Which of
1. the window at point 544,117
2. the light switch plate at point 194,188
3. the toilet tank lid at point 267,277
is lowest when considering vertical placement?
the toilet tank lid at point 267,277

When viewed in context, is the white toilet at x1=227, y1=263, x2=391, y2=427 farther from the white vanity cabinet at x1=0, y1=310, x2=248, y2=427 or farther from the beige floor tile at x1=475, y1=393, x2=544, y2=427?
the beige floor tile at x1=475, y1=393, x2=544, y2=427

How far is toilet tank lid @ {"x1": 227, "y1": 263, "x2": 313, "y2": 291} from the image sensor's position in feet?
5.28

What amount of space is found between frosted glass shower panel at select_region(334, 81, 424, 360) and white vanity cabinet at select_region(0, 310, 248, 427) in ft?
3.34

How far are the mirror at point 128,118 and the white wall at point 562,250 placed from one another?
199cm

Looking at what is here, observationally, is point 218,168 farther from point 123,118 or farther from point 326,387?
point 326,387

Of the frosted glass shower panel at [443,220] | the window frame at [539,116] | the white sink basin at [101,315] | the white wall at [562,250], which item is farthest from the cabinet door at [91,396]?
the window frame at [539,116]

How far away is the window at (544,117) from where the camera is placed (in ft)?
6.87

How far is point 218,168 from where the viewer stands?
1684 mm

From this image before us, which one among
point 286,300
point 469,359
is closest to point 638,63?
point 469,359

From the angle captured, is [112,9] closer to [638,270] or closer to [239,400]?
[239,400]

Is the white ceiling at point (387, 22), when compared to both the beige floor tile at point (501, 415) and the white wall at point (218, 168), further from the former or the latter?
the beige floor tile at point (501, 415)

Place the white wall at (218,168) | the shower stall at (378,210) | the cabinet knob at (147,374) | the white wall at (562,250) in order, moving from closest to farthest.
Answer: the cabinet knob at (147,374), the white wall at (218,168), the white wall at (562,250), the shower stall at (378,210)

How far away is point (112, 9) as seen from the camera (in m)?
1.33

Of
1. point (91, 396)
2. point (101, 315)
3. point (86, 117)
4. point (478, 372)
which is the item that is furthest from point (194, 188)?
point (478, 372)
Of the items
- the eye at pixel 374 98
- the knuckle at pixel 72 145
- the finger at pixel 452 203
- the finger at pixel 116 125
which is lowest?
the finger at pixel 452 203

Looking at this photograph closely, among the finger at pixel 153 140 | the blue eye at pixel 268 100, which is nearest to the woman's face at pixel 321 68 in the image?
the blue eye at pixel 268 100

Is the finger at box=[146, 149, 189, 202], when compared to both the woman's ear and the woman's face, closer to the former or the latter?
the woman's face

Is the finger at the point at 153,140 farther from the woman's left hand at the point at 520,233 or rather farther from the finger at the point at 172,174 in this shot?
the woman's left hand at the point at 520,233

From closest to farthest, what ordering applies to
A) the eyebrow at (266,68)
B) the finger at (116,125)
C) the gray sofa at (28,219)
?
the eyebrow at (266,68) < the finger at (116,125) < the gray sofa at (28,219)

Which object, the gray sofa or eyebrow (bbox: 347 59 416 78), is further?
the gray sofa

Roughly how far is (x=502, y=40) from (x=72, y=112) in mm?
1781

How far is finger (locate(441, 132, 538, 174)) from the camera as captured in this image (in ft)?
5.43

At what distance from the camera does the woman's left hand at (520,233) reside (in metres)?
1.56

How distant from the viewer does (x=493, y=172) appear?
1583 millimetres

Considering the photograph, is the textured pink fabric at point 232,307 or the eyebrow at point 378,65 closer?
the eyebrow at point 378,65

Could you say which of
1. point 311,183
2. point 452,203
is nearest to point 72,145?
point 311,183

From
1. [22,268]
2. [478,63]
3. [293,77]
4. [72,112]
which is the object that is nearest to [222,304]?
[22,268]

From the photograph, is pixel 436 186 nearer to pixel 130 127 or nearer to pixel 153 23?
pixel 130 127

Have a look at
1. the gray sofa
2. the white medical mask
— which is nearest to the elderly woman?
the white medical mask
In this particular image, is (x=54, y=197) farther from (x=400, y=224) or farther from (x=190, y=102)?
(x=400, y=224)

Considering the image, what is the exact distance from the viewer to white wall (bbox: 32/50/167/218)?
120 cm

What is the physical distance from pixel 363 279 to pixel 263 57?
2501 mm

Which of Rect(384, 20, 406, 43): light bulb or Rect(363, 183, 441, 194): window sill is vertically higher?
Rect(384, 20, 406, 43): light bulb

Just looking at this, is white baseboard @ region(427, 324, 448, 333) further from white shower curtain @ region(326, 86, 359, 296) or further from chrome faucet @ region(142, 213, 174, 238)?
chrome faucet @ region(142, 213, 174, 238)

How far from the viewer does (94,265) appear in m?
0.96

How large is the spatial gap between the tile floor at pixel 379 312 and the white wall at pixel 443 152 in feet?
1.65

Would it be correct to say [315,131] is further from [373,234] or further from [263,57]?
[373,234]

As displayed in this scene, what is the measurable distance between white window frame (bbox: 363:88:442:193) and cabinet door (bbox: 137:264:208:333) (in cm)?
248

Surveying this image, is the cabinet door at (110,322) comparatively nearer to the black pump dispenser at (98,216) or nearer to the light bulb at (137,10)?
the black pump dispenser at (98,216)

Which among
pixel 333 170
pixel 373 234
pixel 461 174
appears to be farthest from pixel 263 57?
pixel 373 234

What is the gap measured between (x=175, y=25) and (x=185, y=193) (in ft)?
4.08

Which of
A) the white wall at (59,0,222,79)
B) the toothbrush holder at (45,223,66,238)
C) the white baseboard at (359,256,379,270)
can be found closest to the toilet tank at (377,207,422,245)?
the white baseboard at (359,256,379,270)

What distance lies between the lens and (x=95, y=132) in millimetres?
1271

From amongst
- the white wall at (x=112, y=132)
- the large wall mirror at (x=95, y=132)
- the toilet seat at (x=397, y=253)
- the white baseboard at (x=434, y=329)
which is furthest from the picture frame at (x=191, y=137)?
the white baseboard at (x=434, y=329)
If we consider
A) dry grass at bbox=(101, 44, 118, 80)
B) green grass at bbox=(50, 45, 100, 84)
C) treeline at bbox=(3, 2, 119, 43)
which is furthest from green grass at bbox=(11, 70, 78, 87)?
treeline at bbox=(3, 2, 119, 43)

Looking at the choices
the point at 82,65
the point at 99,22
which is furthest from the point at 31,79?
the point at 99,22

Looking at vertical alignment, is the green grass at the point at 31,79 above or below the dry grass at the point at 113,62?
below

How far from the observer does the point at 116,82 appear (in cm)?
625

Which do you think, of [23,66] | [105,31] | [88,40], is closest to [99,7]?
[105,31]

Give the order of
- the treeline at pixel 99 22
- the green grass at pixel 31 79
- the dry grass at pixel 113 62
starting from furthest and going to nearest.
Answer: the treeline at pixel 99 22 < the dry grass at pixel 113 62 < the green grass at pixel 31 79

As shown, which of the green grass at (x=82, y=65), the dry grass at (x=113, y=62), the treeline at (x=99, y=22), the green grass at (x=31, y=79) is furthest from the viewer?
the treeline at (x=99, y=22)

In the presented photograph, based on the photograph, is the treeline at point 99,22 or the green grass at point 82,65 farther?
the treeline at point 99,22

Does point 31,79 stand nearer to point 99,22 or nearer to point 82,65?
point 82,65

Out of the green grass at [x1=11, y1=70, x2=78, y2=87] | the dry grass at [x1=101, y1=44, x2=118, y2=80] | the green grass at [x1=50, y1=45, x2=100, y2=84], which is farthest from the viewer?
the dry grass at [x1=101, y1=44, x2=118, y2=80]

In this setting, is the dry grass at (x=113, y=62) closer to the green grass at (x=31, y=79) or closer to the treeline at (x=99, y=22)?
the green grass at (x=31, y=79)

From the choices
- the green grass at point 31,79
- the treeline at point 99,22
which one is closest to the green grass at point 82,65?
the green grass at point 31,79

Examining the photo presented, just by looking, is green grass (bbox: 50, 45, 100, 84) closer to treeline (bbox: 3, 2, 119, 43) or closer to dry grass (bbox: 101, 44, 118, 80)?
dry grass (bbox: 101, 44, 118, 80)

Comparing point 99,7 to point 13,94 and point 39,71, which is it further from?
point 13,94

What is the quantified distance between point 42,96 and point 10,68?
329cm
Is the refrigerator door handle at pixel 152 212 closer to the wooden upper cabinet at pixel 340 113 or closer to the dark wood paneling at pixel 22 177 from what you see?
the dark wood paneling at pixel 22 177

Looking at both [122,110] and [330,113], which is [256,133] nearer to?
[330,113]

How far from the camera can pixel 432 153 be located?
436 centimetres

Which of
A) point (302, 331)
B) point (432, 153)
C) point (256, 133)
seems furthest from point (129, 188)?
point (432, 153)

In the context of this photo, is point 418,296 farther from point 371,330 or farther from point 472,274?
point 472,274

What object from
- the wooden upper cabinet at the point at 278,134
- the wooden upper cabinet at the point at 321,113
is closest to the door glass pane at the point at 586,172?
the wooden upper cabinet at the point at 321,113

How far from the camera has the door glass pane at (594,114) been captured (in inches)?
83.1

━━━━━━━━━━

Given instruction |
Copy out, word for word, the part of the rows above that opens with the line containing "In the context" and runs through the final row.

Final result |
In the context of this photo, is point 418,296 farther from point 371,330 or farther from point 472,274?
point 472,274

What object from
- the wooden upper cabinet at the point at 278,134
- the wooden upper cabinet at the point at 321,113
is closest to the door glass pane at the point at 586,172?
the wooden upper cabinet at the point at 321,113

How far from the camera has the door glass pane at (594,114) been captured (in inches)?
83.1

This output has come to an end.